■ WHAT TO DO:
a: In the forum thread about the tube amp, what speakers were in the Diezel 4x12 cab?
b: From the forum thread about the tube amp, extract the passage starting at "I love discovering" and ending at "I've ever played.".
c: Continue the forum thread about the tube amp from its last post.
++++ SELECTED TEXT
I need to get in with this company ASAP! What do you guys think of this amp? Or their other all-tube amps? I can't imagine how good the MKII must be. I biased the amp for him with some new JJ 6L6s and we ran it through the Diezel 4x12 Front-Loaded cab with G12K100 speakers, and man... 

I love discovering new gear that blows my mind. It's been a long time until I played a new amp that really made my jaw drop. This amp is definitely in my top 3 of all time. H&K needs to get better marketing, as something is off for there not to be _way _more artists using these. They smoke 99.9% of amps I've ever played.

I hear the 'Duo Tone' model is channels 1 and 3 from this amp, if thats the case, I might have to get one of those soon. Regardless, I really need to try to be a dealer for these guys. Killer!


----------



## Empryrean (Dec 11, 2009)

That's exciting news, how much do those go for?


----------



## zimbloth (Dec 11, 2009)

Empryrean said:


> That's exciting news, how much do those go for?



The Triamp MK1 is old, discontinued. The new MK2 one goes for around $3400 US I think. They have more affordable models however like the DuoTone and the Switchblade. The MK1's go for pretty cheap, which is just crazy. I'd gladly pay $3000 for this amp if I was in the market for one (as much as I love these, I could not be happier w/ my VHT/Fryette stuff).
++++++++
++++ SUPPLIED DATA
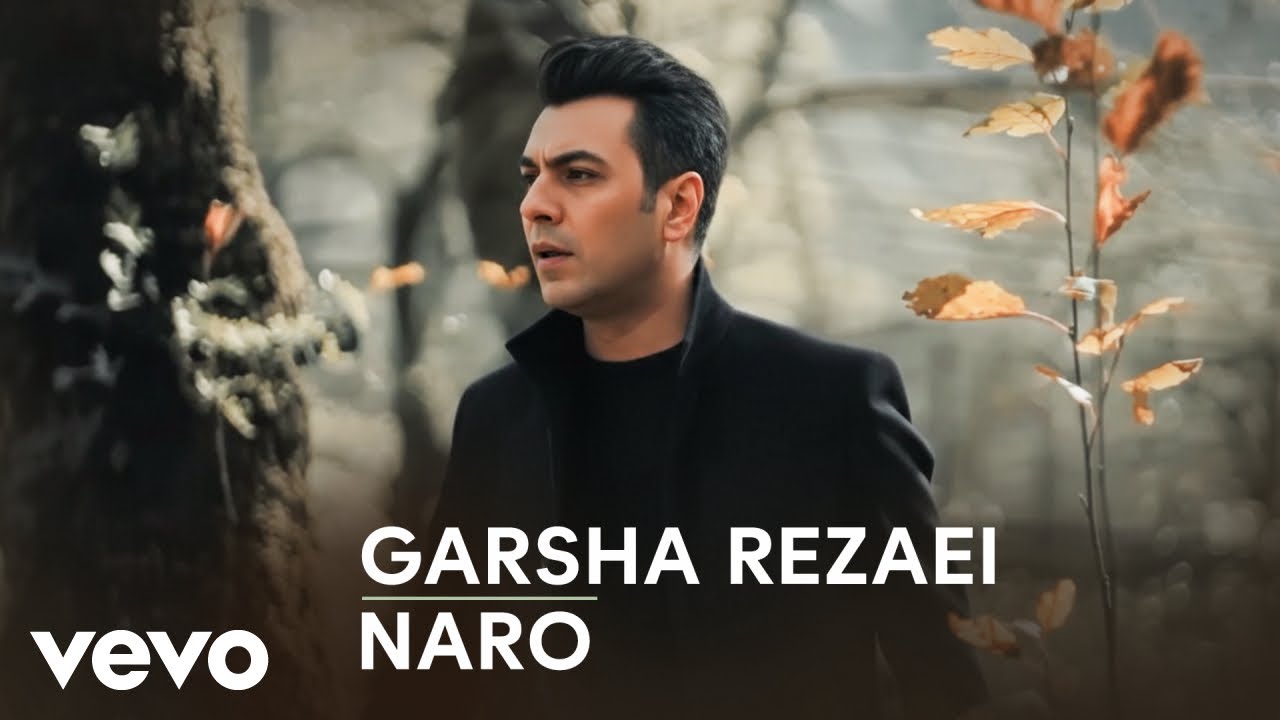 TPM - Garsha Rezaei - Naro (Official Music Video)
++++++++
■ ANSWERS BELOW:
a: G12K100 speakers

b:
I love discovering new gear that blows my mind. It's been a long time until I played a new amp that really made my jaw drop. This amp is definitely in my top 3 of all time. H&K needs to get better marketing, as something is off for there not to be _way _more artists using these. They smoke 99.9% of amps I've ever played.

c:
Granted, the Diezel cab w/ G12K100s can't be hurting the situation, but my friend says it sounds amazing through his Marshall cabinet as well.


----------



## Empryrean (Dec 11, 2009)

Oh My word, that would be one hell of a first tube amp to have then


----------



## Samer (Dec 11, 2009)

My other guitar player has a switchblade (along with a bunch of other high end amps) it sounds great, and has alot of built in FX.


----------



## WarriorOfMetal (Dec 11, 2009)

They're pretty cool...I've tried the DuoTone in a store before, and a friend of mine from Berklee had the TriAmp Mk1, and I remember that being pretty cool, too...but I think I only ever played through that when I was too drunk to hold the pick!


----------



## MaxOfMetal (Dec 11, 2009)

I think one of the reasons H&K aren't as popular is the price, combined with marketing, or for the most part the lack of marketing. 

Most guitarists looking for a high-gain amp with a $3400 price tag tend to go with the more revered (and far better marketed) amps such as the upper echelon Soldano, ENGL, Bogner, Diezel, Fryette, etc. 

I played through a MKII, and while I wasn't as blown away as Nick, I can honestly say it was a FANTASTIC amp. It's certainly a well kept secret for high-gain lead. I think a lot of people tend to focus more on their cheaper "Blade" series of amps. While they're pretty nice as well, they don't hold a candle to the MKII or Duo in my opinion.


----------



## Randy (Dec 11, 2009)

My friend had one of these and returned it, going back to his 6505+. But he's also a dipshit, so you can take that with a grain of salt. 

The perception I got from it was that it was a really well rounded amp that did all three channels well. For the price, there's other amps I'd consider first but it'd hover in my top 5.

But, personally, I don't think there's a better looking amp out there. They look pretty good in pictures, but it's significantly classier in person (and that's saying a lot).


----------



## signalgrey (Dec 12, 2009)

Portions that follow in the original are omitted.